O que fazer =>
**a.** No texto sobre a seleção de assessores do vereador, com quantos votos Emerson Jarude foi eleito?
**b.** Com base no texto sobre a seleção de assessores do vereador, explique por que Jarude decidiu fazer um teste seletivo para escolher sua equipe.
**c.** Liste todas as etapas que compõem a seleção descrita no texto sobre os assessores do vereador.

=== Texto de apoio ===

Vereador faz processo seletivo para escolher assessor parlamentar
Salários variam de R$ 2 mil a R$ 3,5 mil e há vagas para quatro áreas. Taxa de inscrição é de R$ 40; 'quero os melhores', diz vereador.

Salários variam de R$ 2 mil a R$ 3,5 mil e há vagas para quatro áreas. Taxa de inscrição é de R$ 40; 'quero os melhores', diz vereador.
O vereador eleito para a Câmara de Rio Branco Emerson Jarude (PSL), que também é advogado, resolveu selecionar os assessores parlamentares que devem trabalhar em seus quatro anos de mandato de uma forma diferente dos demais.
Na noite desta quarta-feira (9), Jarude lançou o edital de um processo seletivo para a ocupação dos quatro cargos. A seleção conta com provas objetivas, subjetivas e entrevista.
Eleito com 2.734 votos no dia 2 de outubro, Jarude acredita que a proposta é um diferencial do seu mandato, em que aposta em uma nova política, segundo ele, sem "favorecimentos". "Quero dar oportunidade para outras pessoas. Com base nisso e no princípio da administração pública, que são os princípios da eficiência da isonomia, resolvemos fazer esse teste seletivo para dar oportunidade para todos", destaca.

=== Informações fornecidas ===

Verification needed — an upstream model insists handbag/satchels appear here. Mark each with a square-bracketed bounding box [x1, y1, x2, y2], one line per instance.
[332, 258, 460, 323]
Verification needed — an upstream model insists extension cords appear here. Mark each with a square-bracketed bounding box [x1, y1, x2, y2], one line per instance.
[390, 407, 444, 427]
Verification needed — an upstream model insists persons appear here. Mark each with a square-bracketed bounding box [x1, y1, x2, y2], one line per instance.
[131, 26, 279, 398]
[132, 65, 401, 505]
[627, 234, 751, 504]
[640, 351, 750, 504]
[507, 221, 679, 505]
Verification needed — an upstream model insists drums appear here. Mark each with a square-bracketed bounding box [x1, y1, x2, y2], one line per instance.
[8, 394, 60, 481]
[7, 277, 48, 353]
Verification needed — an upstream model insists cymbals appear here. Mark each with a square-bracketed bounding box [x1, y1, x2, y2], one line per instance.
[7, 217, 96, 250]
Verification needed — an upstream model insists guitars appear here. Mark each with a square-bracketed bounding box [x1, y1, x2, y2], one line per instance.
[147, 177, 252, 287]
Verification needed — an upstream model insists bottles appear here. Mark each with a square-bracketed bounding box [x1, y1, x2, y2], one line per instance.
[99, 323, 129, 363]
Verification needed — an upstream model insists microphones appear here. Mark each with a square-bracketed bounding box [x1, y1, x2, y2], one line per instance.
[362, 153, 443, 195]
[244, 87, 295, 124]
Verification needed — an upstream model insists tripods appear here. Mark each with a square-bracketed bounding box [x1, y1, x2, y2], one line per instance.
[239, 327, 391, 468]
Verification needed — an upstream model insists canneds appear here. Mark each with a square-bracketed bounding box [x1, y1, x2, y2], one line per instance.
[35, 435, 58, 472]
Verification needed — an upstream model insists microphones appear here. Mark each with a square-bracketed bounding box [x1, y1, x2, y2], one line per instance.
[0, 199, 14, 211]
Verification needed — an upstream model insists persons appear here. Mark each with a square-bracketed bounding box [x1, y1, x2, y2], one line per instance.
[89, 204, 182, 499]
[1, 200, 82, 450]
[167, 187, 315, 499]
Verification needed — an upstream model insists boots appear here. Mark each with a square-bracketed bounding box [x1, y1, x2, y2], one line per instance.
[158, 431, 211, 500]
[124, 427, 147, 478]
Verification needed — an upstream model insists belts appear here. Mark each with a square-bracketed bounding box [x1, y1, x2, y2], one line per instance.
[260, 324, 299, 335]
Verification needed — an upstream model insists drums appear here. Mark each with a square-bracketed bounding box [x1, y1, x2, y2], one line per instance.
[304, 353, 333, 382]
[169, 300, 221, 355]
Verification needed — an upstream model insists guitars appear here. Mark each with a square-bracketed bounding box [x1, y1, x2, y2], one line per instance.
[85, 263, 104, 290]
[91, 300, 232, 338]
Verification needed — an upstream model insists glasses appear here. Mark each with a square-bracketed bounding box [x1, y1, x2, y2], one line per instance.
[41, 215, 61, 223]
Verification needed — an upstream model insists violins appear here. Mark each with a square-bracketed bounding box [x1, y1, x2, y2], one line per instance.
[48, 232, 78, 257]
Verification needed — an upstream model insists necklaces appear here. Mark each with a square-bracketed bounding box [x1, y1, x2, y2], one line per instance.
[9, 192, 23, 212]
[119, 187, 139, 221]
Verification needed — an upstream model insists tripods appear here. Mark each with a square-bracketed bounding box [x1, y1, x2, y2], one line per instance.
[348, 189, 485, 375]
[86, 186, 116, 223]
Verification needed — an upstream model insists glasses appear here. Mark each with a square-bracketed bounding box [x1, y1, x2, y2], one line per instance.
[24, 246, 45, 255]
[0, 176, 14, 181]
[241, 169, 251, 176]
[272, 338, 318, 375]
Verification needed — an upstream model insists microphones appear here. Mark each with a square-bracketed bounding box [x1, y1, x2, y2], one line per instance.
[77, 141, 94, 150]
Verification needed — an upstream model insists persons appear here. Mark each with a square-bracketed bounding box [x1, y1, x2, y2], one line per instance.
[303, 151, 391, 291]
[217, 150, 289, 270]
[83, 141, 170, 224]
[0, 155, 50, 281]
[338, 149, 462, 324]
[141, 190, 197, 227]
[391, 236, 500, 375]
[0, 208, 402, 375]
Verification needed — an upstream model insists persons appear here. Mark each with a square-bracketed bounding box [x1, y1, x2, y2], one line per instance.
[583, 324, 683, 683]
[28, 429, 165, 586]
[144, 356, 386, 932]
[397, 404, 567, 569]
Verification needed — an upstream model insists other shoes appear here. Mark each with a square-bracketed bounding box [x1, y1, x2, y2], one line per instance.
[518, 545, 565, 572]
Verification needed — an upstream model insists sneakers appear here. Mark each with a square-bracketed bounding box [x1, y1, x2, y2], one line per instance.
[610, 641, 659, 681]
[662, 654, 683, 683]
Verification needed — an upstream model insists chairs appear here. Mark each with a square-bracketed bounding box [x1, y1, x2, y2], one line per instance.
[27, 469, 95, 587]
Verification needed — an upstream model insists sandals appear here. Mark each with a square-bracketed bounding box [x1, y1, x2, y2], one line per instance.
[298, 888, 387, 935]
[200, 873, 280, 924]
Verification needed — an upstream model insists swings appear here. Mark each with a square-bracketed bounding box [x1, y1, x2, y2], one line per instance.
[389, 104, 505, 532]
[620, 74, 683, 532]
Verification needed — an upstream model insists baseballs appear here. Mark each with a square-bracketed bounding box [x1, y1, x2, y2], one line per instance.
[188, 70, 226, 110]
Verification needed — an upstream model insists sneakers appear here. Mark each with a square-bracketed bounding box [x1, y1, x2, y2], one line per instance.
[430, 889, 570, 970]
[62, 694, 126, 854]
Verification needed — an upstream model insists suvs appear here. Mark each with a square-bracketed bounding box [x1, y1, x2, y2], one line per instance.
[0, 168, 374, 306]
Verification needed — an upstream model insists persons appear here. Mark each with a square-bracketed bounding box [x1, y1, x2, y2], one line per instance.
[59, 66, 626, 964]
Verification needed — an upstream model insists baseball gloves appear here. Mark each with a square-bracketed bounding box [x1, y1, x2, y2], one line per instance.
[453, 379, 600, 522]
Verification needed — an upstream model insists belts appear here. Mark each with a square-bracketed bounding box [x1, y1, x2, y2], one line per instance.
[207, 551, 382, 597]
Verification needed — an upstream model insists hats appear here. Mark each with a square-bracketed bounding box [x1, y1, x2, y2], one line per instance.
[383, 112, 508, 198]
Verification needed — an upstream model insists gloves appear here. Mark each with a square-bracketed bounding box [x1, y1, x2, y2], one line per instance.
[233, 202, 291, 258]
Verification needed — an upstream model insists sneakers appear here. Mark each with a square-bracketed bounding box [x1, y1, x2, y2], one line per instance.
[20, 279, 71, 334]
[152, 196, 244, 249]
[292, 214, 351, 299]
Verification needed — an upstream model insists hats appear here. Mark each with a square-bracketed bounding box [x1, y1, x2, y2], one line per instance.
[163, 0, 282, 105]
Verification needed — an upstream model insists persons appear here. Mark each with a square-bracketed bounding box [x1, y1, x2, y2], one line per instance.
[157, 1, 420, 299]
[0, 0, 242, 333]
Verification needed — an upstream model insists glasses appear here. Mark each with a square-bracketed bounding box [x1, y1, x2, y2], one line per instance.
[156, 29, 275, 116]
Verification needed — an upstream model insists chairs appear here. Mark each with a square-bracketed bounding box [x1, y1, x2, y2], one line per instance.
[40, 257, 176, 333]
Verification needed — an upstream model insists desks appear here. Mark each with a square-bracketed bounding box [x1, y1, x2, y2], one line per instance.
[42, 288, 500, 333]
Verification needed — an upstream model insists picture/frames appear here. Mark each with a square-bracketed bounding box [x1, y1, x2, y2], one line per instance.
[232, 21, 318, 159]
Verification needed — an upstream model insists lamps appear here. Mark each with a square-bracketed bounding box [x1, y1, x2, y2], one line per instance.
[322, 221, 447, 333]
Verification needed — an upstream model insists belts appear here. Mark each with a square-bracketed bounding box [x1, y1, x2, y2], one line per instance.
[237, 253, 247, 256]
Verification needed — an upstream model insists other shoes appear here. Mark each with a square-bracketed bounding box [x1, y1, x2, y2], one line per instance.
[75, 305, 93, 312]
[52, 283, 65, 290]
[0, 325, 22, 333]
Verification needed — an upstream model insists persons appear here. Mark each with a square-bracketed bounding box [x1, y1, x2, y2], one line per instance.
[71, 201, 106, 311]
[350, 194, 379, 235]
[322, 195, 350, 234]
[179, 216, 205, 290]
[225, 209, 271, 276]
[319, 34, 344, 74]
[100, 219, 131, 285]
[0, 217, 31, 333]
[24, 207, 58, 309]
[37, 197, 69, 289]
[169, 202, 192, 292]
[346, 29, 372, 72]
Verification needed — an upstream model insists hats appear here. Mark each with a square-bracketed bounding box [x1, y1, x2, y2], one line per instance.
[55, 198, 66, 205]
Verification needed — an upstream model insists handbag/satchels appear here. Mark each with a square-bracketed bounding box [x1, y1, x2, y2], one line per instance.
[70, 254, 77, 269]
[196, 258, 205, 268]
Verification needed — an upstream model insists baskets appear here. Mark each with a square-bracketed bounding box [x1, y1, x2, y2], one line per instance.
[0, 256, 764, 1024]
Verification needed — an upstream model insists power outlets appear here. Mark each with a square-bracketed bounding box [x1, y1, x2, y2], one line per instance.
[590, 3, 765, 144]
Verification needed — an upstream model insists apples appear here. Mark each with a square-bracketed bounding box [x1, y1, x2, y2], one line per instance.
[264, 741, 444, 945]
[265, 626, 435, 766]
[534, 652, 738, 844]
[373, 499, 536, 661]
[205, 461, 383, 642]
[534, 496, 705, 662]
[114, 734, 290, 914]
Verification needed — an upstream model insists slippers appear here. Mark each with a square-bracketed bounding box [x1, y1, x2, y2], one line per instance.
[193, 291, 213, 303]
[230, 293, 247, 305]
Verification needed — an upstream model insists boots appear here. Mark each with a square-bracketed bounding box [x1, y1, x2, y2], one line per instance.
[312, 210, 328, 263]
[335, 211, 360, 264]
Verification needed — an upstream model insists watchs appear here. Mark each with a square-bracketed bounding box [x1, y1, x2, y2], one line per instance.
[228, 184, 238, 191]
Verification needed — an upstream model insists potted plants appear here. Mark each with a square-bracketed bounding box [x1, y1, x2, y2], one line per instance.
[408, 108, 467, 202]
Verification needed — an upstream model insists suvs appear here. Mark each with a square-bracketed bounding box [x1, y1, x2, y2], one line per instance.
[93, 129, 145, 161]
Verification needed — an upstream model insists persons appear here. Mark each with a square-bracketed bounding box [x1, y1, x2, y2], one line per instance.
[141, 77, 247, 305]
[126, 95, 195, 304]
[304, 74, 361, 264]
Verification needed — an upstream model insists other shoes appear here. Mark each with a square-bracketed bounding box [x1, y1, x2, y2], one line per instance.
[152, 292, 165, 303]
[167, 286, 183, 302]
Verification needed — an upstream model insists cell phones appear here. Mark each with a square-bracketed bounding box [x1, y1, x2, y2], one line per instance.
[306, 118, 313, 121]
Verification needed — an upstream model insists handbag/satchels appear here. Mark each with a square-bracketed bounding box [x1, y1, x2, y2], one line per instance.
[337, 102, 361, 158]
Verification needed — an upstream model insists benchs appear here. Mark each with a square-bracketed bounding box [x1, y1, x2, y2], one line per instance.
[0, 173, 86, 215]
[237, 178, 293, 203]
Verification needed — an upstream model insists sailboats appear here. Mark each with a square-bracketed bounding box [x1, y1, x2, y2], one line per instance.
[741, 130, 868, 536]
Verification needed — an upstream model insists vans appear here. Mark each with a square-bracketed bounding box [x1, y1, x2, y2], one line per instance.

===

Respostas do exercício =>
**a.** Com 2.734 votos.

**b.** Ele quis dar oportunidade a outras pessoas, e a todos, sem favorecimentos. A decisão também se baseou nos princípios da administração pública, que ele cita como a eficiência e a isonomia.

**c.** Provas objetivas, provas subjetivas e entrevista.